EXERCISE DESCRIPTION
Copy each of the rows below word for word, leaving out the pictures.

RECORDS PROVIDED

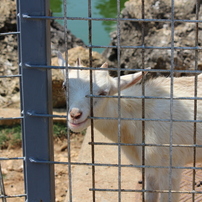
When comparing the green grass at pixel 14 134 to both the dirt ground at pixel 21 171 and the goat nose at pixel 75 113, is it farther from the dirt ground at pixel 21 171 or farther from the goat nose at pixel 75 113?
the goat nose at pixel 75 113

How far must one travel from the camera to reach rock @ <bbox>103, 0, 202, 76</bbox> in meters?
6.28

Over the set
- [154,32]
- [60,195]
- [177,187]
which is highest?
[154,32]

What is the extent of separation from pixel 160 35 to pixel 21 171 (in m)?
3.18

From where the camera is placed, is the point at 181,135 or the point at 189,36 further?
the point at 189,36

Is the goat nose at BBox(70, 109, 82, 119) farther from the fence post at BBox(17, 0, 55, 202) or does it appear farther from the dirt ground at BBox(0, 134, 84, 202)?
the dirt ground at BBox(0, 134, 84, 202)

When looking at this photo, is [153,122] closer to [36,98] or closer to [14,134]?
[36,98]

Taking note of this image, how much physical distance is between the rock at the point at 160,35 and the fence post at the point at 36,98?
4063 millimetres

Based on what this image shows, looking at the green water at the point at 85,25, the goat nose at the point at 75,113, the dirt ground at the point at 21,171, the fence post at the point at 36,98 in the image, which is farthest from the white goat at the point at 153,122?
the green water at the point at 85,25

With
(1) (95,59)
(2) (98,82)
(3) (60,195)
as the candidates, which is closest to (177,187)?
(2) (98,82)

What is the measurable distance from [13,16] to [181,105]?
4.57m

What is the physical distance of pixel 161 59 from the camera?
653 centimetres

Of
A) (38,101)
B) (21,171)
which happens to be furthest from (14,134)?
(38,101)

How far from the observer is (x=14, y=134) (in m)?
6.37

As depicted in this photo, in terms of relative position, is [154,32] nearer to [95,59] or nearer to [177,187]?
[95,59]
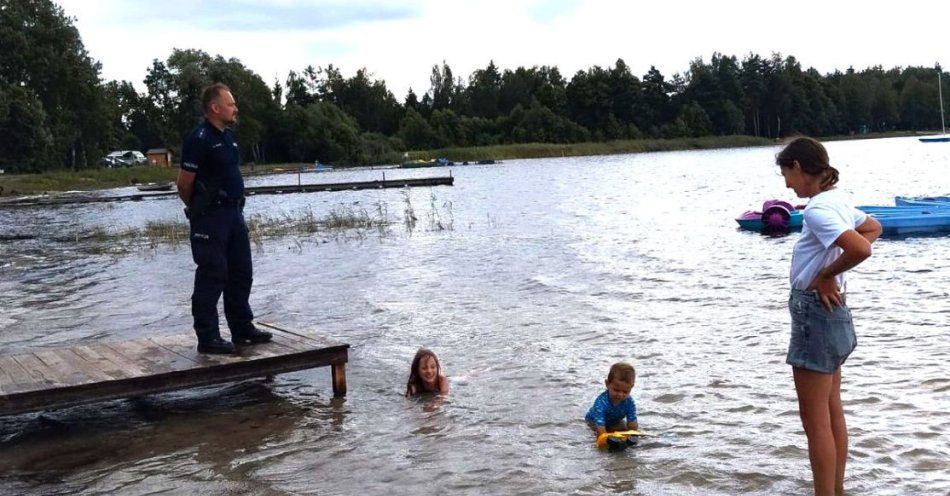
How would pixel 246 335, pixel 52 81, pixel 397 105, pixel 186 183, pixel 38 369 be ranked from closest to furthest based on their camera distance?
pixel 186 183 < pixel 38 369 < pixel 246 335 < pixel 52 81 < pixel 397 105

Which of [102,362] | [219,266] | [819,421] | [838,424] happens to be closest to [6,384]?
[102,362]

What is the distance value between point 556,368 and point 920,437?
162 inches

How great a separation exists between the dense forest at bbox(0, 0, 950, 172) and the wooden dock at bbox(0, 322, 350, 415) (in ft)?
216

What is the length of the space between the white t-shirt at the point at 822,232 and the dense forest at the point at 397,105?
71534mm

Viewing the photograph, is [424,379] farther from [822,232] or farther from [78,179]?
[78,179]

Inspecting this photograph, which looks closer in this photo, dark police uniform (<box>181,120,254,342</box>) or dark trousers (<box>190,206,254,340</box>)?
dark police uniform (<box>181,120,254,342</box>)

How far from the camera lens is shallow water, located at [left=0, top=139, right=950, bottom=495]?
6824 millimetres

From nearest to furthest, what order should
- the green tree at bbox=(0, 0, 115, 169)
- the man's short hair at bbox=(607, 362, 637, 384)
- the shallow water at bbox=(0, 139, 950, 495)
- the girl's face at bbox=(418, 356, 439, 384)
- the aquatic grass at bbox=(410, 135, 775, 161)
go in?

OUTPUT OF THE TASK
When comparing the green grass at pixel 14 134 to both the dirt ground at pixel 21 171 and the goat nose at pixel 75 113, is it farther from the dirt ground at pixel 21 171 or farther from the goat nose at pixel 75 113?
the goat nose at pixel 75 113

How far must one travel from the camera to reach rock @ <bbox>103, 0, 202, 76</bbox> in meters?
6.28

Over the set
- [154,32]
- [60,195]
- [177,187]
which is highest?
[154,32]

What is the extent of separation from pixel 160 35 to pixel 21 171 (in m)?
3.18

From where the camera is placed, is the point at 181,135 or the point at 189,36 further?
the point at 189,36

Is the goat nose at BBox(70, 109, 82, 119) farther from the fence post at BBox(17, 0, 55, 202) or does it appear farther from the dirt ground at BBox(0, 134, 84, 202)?
the dirt ground at BBox(0, 134, 84, 202)

When looking at this photo, is [153,122] closer to [36,98] or closer to [14,134]?
[36,98]

Taking note of this image, how much physical distance is between the rock at the point at 160,35 and the fence post at the point at 36,98?
4063 millimetres

Based on what this image shows, looking at the green water at the point at 85,25, the goat nose at the point at 75,113, the dirt ground at the point at 21,171, the fence post at the point at 36,98 in the image, which is farthest from the white goat at the point at 153,122?
the green water at the point at 85,25

With
(1) (95,59)
(2) (98,82)
(3) (60,195)
as the candidates, which is closest to (177,187)?
(2) (98,82)

What is the measurable distance from [13,16] to [181,105]?
4.57m

What is the physical distance of pixel 161 59 from the camera?
653 centimetres

Of
A) (38,101)
B) (21,171)
which happens to be furthest from (14,134)?
(38,101)

How far from the observer is (x=14, y=134) (in m)?
6.37

As depicted in this photo, in terms of relative position, is [154,32] nearer to [95,59] or nearer to [177,187]?
[95,59]
How would pixel 246 335, pixel 52 81, pixel 397 105, pixel 186 183, pixel 38 369 be ranked from closest to furthest based on their camera distance?
pixel 186 183 < pixel 38 369 < pixel 246 335 < pixel 52 81 < pixel 397 105

Which of [102,362] | [219,266] | [819,421] | [838,424] happens to be closest to [6,384]?
[102,362]

What is the distance value between point 556,368 and point 920,437?
162 inches

How great a separation exists between the dense forest at bbox(0, 0, 950, 172) and the wooden dock at bbox(0, 322, 350, 415) (in ft)?
216

What is the length of the space between the white t-shirt at the point at 822,232 and the dense forest at the point at 397,105?
71534mm

Viewing the photograph, is [424,379] farther from [822,232] or farther from [78,179]?
[78,179]

Inspecting this photograph, which looks closer in this photo, dark police uniform (<box>181,120,254,342</box>) or dark trousers (<box>190,206,254,340</box>)?
dark police uniform (<box>181,120,254,342</box>)

How far from the camera lens is shallow water, located at [left=0, top=139, right=950, bottom=495]?
6824 millimetres

From nearest to furthest, what order should
- the green tree at bbox=(0, 0, 115, 169)
- the man's short hair at bbox=(607, 362, 637, 384)
- the shallow water at bbox=(0, 139, 950, 495)
- the girl's face at bbox=(418, 356, 439, 384)
- the aquatic grass at bbox=(410, 135, 775, 161)
go in?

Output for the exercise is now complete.